Was again in Javea last week.

Amazing beautiful place with three distinct areas including beautiful seafront.

I hereby covet the homes of all you lucky members who reside there


----------



## SandraP (Apr 23, 2014)

Rabbitcat said:


> Was again in Javea last week.
> 
> I hereby covet the homes of all you lucky members who reside there


Have you been told that is where you are moving to?


----------



## Rabbitcat (Aug 31, 2014)

Not yet. Wifey still hasn't told me which place is my favourite


----------



## snikpoh (Nov 19, 2007)

I thought I knew my favourite place. However, having seen these pictures I realize there is still so much more to see before I can make a decision - maybe I never will, they're all so wonderful.

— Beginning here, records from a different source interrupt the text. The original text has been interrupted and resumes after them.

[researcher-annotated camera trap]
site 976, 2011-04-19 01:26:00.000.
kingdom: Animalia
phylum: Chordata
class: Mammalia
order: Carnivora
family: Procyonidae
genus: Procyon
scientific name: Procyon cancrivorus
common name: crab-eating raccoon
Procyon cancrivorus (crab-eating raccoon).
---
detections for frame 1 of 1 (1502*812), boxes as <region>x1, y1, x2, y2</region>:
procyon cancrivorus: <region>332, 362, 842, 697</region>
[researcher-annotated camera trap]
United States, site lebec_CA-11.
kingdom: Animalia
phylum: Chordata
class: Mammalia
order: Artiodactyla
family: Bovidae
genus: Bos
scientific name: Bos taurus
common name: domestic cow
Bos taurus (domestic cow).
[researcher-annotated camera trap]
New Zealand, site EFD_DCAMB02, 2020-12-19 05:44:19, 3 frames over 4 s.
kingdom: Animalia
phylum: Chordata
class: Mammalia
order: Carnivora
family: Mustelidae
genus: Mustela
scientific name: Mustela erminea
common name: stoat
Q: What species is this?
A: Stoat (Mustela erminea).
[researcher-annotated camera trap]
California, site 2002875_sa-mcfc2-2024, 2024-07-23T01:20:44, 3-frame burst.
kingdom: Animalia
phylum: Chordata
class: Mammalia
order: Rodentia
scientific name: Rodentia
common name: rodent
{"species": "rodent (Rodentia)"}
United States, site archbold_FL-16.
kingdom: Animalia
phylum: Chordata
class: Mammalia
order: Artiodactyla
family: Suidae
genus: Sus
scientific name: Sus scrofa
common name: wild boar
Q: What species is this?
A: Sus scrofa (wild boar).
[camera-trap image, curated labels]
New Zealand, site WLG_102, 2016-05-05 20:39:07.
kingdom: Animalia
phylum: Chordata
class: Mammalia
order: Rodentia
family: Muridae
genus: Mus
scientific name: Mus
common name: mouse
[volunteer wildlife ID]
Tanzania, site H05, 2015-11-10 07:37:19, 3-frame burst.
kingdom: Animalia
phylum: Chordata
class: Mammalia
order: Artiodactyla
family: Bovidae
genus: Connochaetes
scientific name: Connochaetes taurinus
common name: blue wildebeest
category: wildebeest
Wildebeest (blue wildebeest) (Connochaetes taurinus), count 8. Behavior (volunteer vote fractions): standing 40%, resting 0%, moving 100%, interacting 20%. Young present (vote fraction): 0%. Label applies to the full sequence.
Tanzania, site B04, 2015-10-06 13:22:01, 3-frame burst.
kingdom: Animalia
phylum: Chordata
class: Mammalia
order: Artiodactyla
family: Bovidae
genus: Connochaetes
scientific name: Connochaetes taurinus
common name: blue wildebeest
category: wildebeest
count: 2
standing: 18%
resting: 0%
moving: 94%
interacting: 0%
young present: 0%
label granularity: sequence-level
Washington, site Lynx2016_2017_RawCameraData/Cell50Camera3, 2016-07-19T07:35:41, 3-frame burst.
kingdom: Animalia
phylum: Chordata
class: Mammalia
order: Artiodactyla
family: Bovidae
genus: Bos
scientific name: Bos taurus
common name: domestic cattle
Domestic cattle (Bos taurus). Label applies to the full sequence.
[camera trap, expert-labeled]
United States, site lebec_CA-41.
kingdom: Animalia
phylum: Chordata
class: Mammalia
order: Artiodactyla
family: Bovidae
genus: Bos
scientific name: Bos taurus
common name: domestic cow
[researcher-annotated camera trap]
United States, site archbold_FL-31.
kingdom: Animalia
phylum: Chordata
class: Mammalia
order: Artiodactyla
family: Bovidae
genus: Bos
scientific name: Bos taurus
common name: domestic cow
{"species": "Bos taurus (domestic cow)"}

Roll on the time my children have found jobs (ha, ha) and my wife and I can start to visit more places.


----------



## EdofWigan (Jun 28, 2015)

This is why I am planning to tour in my Motorhome for a while before, hopefully finding my new place in the sun


----------



## SandraP (Apr 23, 2014)

I don't have a favourite coastal area, I don't want to live near the coast, I want to be more inland. I enjoy googling areas, finding interesting places to see & going there. I do quite a bit of sightseeing in the UK on my motorbike and hopefully being a bit more inland in Spain I will be able to ride the roads on my bike through mountains & countryside. The coast is not as beautiful as the roads inland imo


----------



## therese1 (Jan 28, 2016)

Tamariu on Costa brava is a lovely little seaside escape just outside of Palafrugell. Coves and pines, and a seafront with half a dozen great fish restaurants.
Busy enough for people-watching but not too busy and no high-rise ugliness either.
(Palafrugell is a good-sized authentic working town.)
Barcelona, Reus, or girona airports serve it so all good.


----------



## Pesky Wesky (May 10, 2009)

SandraP said:


> I don't have a favourite coastal area, I don't want to live near the coast, I want to be more inland. I enjoy googling areas, finding interesting places to see & going there. I do quite a bit of sightseeing in the UK on my motorbike and hopefully being a bit more inland in Spain I will be able to ride the roads on my bike through mountains & countryside. The coast is not as beautiful as the roads inland imo


I prefer mountain areas too, but I still have favourite coastal areas


----------



## EdofWigan (Jun 28, 2015)

Are there any Spanish seaside towns with piers? it would be a nice reminder of home, for me


----------



## Pesky Wesky (May 10, 2009)

I see a couple of photos have disappeared from my original post so here is the Playa de Oyambre again


----------



## mrypg9 (Apr 26, 2008)

Rabbitcat said:


> God that bottom one is gorgeous


Reminds me of Durdle Door Dorset..


----------



## baldilocks (Mar 7, 2010)

We are mountain people but did like As Rías Baixas in Galicia.


----------



## Isobella (Oct 16, 2014)

SandraP said:


> I don't have a favourite coastal area, I don't want to live near the coast, I want to be more inland. I enjoy googling areas, finding interesting places to see & going there. I do quite a bit of sightseeing in the UK on my motorbike and hopefully being a bit more inland in Spain I will be able to ride the roads on my bike through mountains & countryside. The coast is not as beautiful as the roads inland imo


Because of overbuilding. Better coastal scenery in the North West of Spain.


----------



## webmarcos (Dec 25, 2012)

Pesky Wesky said:


> I see a couple of photos have disappeared from my original post so here is the Playa de Oyambre again


There are great beaches, coves etc as well as mountains all along that coastline - Galicia, Asturias and Cantabria. The Basque part has some great scenery too. And because it gets a fair amount of rainfall there is a lot of greenery too...which means very few Brits come there! But beware of people from Madrid in August...


----------



## Nomoss (Nov 25, 2016)

Calella, on the Costa Brava. But in 1962.


----------



## vincent1888 (Jul 1, 2019)

For me, it has to be Javea or Denia. I was recently in Estepona too which was lovely too


----------



## baldilocks (Mar 7, 2010)

EdofWigan said:


> Are there any Spanish seaside towns with piers? it would be a nice reminder of home, for me


Not that I am aware of. Here they usually float their boats and take on passengers in harbours not from a pier.


----------



## Alcalaina (Aug 6, 2010)

baldilocks said:


> Not that I am aware of. Here they usually float their boats and take on passengers in harbours not from a pier.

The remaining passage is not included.